Set problem
Copy out the listing word for word, starting with its first line and ending with the line that contains "33.7 inches". Include both of those lines.

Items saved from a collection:
— Begin —

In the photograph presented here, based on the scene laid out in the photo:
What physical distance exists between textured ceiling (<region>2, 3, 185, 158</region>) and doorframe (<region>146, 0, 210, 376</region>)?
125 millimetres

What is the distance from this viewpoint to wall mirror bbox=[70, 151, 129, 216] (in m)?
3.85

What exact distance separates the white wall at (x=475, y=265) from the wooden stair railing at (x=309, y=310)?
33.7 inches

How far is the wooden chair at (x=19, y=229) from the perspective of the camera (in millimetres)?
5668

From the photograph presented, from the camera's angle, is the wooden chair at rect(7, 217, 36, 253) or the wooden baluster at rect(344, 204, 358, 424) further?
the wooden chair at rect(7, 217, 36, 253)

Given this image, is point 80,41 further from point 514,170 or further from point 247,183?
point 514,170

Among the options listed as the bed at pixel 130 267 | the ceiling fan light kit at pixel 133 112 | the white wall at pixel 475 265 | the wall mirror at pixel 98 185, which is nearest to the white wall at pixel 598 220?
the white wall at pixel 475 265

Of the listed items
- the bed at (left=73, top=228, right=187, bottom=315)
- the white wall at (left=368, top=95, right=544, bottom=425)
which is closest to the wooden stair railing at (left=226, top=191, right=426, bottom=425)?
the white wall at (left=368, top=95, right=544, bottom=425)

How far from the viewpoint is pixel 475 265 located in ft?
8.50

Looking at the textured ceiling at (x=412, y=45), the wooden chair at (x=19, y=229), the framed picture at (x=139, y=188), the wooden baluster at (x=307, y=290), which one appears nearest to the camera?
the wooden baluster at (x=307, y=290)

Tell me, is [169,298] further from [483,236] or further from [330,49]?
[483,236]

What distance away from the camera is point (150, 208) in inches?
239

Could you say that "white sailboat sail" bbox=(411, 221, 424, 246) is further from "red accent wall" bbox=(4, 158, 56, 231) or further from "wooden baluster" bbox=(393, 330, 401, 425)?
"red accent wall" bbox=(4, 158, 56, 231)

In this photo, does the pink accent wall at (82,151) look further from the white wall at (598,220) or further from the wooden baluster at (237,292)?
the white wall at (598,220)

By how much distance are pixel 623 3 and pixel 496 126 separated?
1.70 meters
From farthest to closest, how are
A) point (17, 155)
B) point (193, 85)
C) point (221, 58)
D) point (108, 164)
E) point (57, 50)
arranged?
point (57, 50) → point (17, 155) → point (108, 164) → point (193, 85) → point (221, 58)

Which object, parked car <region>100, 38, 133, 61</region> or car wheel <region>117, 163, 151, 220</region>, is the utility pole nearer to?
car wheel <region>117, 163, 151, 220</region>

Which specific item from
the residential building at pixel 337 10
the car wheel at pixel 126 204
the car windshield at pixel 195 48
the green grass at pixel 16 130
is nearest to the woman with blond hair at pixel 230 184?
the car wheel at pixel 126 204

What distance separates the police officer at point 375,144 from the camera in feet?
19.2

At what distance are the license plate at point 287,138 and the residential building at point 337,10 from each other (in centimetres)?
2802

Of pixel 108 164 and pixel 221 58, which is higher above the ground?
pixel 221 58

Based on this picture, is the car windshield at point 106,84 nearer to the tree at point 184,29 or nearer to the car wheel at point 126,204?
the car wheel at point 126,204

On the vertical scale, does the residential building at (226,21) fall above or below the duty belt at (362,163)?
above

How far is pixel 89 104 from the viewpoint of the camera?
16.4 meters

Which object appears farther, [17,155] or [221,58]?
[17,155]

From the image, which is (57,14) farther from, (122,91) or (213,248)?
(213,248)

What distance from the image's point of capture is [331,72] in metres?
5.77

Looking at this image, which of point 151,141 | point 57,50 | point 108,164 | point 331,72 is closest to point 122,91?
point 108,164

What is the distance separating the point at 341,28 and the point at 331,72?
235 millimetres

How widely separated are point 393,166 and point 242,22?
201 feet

— End —

Output
In the photograph presented here, based on the scene laid out in the photo:
What physical distance exists between textured ceiling (<region>2, 3, 185, 158</region>) and doorframe (<region>146, 0, 210, 376</region>)?
125 millimetres

What is the distance from this viewpoint to wall mirror bbox=[70, 151, 129, 216] (in m)?
3.85

What exact distance separates the white wall at (x=475, y=265) from the wooden stair railing at (x=309, y=310)?
33.7 inches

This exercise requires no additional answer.